§ **What is needed**:
Write out the records word for word, from the line containing "In the photograph, how" through the line containing "6.39 metres", with both of those lines included.

§ **Records for this task**:

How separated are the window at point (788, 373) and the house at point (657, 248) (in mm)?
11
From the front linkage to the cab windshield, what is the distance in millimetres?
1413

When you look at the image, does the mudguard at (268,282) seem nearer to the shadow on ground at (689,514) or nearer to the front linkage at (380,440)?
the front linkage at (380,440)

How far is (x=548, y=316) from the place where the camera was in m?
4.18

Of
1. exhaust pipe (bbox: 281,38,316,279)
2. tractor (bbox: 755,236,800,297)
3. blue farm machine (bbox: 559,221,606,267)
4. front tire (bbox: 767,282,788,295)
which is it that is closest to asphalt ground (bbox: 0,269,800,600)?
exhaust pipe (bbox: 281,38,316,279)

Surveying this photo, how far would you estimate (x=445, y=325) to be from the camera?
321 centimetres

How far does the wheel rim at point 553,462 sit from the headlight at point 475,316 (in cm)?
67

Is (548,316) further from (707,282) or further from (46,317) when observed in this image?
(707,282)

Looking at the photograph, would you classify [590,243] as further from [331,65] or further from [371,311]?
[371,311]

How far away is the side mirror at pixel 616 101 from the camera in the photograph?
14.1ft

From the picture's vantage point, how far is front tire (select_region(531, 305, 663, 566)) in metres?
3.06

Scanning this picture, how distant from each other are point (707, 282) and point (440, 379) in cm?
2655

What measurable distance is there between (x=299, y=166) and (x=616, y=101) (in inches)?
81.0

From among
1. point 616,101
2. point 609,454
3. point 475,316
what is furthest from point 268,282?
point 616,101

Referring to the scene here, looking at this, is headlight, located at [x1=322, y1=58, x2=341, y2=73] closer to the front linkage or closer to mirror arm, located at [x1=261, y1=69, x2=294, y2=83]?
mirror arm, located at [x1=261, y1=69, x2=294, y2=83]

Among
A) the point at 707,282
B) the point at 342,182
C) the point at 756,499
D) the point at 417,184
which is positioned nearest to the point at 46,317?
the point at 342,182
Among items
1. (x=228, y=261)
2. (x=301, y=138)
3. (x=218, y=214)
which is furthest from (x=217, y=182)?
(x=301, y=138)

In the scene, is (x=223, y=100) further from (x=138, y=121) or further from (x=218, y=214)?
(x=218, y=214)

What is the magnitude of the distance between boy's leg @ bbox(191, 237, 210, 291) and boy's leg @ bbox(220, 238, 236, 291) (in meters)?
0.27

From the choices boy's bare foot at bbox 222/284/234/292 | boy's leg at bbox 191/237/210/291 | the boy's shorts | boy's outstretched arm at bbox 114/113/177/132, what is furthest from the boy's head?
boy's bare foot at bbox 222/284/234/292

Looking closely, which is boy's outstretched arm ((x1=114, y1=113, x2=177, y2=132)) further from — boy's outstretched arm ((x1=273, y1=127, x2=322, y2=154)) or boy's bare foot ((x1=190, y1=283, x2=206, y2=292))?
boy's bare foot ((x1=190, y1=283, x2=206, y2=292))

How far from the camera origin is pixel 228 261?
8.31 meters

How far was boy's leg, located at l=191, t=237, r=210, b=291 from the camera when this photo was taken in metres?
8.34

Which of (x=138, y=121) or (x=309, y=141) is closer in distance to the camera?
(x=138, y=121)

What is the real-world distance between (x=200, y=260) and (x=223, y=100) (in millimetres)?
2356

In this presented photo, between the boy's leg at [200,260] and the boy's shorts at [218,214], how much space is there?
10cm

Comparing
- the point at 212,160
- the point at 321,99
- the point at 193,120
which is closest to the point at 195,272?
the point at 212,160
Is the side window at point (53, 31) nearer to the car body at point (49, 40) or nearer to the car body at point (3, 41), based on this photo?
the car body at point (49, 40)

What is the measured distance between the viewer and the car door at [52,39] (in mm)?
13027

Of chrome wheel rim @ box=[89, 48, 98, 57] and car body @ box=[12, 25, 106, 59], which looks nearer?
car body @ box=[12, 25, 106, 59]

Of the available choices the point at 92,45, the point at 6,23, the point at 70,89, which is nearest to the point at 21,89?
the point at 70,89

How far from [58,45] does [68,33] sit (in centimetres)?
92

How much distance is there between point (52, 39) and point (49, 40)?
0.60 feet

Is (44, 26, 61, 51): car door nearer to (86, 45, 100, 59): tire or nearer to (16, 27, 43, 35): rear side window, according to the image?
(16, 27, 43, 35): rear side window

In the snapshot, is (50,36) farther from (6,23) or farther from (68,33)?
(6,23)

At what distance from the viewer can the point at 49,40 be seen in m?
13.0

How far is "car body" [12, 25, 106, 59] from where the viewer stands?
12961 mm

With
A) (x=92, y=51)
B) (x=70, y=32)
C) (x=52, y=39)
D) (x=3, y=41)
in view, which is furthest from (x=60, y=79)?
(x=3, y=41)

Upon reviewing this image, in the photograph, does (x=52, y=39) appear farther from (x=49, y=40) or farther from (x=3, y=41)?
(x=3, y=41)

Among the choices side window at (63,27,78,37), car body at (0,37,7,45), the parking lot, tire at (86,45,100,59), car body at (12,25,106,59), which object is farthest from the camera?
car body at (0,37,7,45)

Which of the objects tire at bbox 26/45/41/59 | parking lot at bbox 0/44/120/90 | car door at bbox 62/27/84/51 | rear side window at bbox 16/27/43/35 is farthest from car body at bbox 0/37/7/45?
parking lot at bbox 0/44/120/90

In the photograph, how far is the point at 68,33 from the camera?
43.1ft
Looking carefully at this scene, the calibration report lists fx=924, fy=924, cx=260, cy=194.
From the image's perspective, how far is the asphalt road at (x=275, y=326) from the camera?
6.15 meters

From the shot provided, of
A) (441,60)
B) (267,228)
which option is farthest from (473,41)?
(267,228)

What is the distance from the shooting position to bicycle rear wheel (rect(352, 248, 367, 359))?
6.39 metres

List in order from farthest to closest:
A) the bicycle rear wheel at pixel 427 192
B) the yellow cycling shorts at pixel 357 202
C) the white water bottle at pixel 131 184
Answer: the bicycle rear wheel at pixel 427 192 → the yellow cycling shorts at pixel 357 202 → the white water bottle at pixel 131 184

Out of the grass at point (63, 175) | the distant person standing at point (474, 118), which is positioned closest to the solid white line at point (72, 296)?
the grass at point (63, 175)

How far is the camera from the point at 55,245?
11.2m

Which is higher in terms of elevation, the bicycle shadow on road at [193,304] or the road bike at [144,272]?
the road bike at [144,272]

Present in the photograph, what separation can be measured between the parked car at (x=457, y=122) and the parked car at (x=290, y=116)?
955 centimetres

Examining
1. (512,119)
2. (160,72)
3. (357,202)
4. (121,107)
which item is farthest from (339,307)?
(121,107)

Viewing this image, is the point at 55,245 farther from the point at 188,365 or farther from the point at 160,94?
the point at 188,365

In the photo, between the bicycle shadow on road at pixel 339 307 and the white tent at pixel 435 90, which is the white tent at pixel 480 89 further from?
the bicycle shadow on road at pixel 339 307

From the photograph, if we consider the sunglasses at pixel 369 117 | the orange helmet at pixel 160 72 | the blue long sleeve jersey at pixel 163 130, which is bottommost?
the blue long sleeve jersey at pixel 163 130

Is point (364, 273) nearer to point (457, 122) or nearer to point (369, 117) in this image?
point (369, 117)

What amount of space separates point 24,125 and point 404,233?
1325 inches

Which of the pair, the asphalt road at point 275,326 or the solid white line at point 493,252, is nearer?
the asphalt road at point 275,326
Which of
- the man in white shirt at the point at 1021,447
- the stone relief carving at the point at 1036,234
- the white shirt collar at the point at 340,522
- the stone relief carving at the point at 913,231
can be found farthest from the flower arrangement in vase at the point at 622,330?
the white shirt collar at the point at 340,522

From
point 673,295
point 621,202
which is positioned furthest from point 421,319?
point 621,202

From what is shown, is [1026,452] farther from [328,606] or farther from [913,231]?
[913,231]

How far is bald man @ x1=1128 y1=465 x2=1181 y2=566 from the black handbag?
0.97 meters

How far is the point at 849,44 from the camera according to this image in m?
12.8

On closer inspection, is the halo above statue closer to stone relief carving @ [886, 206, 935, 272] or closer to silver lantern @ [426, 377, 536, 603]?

§ **Solved exercise**:
In the photograph, how far is the point at 68,33 from the camera?
43.1ft
Looking carefully at this scene, the calibration report lists fx=924, fy=924, cx=260, cy=194.
From the image's perspective, how far is the asphalt road at (x=275, y=326) from the camera?
6.15 meters

From the shot provided, of
A) (441,60)
B) (267,228)
which option is farthest from (473,41)?
(267,228)

What is the distance from the shooting position to bicycle rear wheel (rect(352, 248, 367, 359))?
6.39 metres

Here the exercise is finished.